Start of DATA RECORDS

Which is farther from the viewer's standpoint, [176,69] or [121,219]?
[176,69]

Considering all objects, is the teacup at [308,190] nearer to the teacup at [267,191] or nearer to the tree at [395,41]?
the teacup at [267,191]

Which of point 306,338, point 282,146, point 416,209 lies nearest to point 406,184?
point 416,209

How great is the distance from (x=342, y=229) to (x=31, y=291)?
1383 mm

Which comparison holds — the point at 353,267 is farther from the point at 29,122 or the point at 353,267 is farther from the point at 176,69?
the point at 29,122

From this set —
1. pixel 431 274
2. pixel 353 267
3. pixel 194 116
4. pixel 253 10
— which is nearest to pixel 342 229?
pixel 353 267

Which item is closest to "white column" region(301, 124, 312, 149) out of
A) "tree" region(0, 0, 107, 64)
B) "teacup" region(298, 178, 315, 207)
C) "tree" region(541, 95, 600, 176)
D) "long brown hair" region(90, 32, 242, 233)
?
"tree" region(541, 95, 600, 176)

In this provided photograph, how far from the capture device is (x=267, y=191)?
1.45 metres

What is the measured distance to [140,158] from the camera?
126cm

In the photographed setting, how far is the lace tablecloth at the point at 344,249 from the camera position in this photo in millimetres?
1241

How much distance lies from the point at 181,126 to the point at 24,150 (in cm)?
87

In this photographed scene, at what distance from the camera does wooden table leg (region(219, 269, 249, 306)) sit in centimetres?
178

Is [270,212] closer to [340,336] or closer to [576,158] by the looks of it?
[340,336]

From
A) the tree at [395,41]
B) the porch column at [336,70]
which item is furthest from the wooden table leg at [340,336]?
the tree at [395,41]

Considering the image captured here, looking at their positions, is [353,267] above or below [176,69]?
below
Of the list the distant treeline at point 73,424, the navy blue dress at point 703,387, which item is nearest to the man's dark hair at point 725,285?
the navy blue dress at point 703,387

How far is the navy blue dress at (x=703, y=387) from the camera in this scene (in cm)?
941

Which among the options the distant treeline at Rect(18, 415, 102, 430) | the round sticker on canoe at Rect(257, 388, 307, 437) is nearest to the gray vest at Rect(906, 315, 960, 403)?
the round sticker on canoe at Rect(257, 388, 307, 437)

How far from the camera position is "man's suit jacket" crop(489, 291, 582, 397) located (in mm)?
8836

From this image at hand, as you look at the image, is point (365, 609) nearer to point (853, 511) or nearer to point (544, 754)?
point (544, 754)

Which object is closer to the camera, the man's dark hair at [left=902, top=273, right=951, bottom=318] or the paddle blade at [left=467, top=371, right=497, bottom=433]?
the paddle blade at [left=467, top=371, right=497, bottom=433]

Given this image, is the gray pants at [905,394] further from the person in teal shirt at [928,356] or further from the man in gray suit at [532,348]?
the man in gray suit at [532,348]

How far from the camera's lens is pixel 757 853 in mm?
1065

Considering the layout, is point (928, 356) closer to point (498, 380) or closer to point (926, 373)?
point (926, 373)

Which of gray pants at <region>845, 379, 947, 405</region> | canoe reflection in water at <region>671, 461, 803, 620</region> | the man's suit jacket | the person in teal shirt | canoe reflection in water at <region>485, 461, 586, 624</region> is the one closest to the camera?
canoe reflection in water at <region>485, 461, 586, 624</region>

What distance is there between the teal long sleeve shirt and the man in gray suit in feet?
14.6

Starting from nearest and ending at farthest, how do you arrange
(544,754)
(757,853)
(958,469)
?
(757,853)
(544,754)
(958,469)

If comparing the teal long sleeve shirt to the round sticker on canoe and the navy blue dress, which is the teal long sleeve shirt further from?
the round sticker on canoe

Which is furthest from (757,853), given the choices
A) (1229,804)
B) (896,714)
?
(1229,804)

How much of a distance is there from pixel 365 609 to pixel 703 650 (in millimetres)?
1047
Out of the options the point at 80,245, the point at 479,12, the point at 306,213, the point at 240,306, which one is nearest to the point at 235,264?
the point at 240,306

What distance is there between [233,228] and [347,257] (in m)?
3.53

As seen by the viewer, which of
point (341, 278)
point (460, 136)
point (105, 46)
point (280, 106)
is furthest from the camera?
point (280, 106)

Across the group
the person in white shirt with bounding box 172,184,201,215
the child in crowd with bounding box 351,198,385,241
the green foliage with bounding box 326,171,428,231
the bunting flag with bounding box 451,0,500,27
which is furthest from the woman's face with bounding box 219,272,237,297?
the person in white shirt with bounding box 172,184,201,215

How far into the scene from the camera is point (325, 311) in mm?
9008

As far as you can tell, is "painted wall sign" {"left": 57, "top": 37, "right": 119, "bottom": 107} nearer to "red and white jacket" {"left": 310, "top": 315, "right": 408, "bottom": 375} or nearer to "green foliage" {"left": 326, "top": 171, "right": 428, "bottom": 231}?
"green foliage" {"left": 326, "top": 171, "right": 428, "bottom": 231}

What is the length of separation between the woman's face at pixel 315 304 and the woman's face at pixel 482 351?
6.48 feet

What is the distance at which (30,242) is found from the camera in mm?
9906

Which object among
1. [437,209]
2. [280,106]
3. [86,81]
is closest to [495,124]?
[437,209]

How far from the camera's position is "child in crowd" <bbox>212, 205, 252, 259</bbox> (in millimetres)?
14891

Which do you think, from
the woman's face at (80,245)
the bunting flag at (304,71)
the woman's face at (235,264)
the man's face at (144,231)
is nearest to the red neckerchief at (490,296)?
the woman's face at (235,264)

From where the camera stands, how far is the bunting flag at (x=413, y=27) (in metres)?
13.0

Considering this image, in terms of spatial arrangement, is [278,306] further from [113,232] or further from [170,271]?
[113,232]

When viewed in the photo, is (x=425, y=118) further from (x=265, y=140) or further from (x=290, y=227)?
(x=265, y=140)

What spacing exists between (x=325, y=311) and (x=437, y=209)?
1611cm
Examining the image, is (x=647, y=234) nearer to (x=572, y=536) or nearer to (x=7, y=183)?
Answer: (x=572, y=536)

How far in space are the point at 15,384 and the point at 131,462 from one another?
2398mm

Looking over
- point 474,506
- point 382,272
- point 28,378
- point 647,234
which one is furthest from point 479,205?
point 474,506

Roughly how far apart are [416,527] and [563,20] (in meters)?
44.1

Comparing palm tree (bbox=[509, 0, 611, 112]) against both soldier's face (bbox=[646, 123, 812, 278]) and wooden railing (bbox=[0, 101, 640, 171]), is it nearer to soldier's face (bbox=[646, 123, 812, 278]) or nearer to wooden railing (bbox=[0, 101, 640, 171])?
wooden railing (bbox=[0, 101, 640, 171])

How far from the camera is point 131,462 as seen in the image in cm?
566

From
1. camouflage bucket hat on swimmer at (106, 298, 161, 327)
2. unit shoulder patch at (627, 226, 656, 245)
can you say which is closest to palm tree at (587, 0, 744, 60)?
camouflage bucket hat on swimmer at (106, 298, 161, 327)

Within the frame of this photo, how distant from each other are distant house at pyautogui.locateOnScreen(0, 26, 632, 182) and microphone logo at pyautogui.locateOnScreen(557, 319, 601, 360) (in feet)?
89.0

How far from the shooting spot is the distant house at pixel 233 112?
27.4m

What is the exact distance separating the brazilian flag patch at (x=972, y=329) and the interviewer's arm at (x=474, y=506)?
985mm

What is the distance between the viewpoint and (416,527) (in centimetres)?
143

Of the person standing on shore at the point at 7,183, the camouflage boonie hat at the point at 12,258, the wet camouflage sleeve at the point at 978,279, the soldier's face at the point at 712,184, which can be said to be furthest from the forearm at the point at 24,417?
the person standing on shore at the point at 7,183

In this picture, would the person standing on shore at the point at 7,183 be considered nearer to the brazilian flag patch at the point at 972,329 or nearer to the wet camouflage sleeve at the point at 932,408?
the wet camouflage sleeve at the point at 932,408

End of DATA RECORDS

Starting at the line that contains "How far in space", write out every line to the end of the entries, exactly as given.

How far in space are the point at 15,384 and the point at 131,462 from one another?
2398mm

Looking over
- point 474,506
- point 382,272
- point 28,378
- point 647,234
which one is furthest from point 479,205?
point 474,506

Roughly how far apart are [416,527] and [563,20] (in meters)?
44.1

Comparing palm tree (bbox=[509, 0, 611, 112]) against both soldier's face (bbox=[646, 123, 812, 278]) and wooden railing (bbox=[0, 101, 640, 171]), is it nearer to soldier's face (bbox=[646, 123, 812, 278]) or nearer to wooden railing (bbox=[0, 101, 640, 171])?
wooden railing (bbox=[0, 101, 640, 171])

How far from the camera is point 131,462 as seen in the image in cm?
566

From
1. camouflage bucket hat on swimmer at (106, 298, 161, 327)
2. unit shoulder patch at (627, 226, 656, 245)
can you say which is closest to palm tree at (587, 0, 744, 60)?
camouflage bucket hat on swimmer at (106, 298, 161, 327)

Within the frame of this photo, how distant from each other are distant house at pyautogui.locateOnScreen(0, 26, 632, 182) and microphone logo at pyautogui.locateOnScreen(557, 319, 601, 360) (in feet)?
89.0

How far from the shooting spot is the distant house at pixel 233 112?
27.4m

What is the exact distance separating the brazilian flag patch at (x=972, y=329) and the interviewer's arm at (x=474, y=506)?
985mm

What is the distance between the viewpoint and (416,527) (in centimetres)?
143

Of the person standing on shore at the point at 7,183, the camouflage boonie hat at the point at 12,258, the wet camouflage sleeve at the point at 978,279, the soldier's face at the point at 712,184, which can be said to be furthest from the forearm at the point at 24,417?
the person standing on shore at the point at 7,183

In this picture, would the person standing on shore at the point at 7,183 be considered nearer to the brazilian flag patch at the point at 972,329 or nearer to the wet camouflage sleeve at the point at 932,408?
the wet camouflage sleeve at the point at 932,408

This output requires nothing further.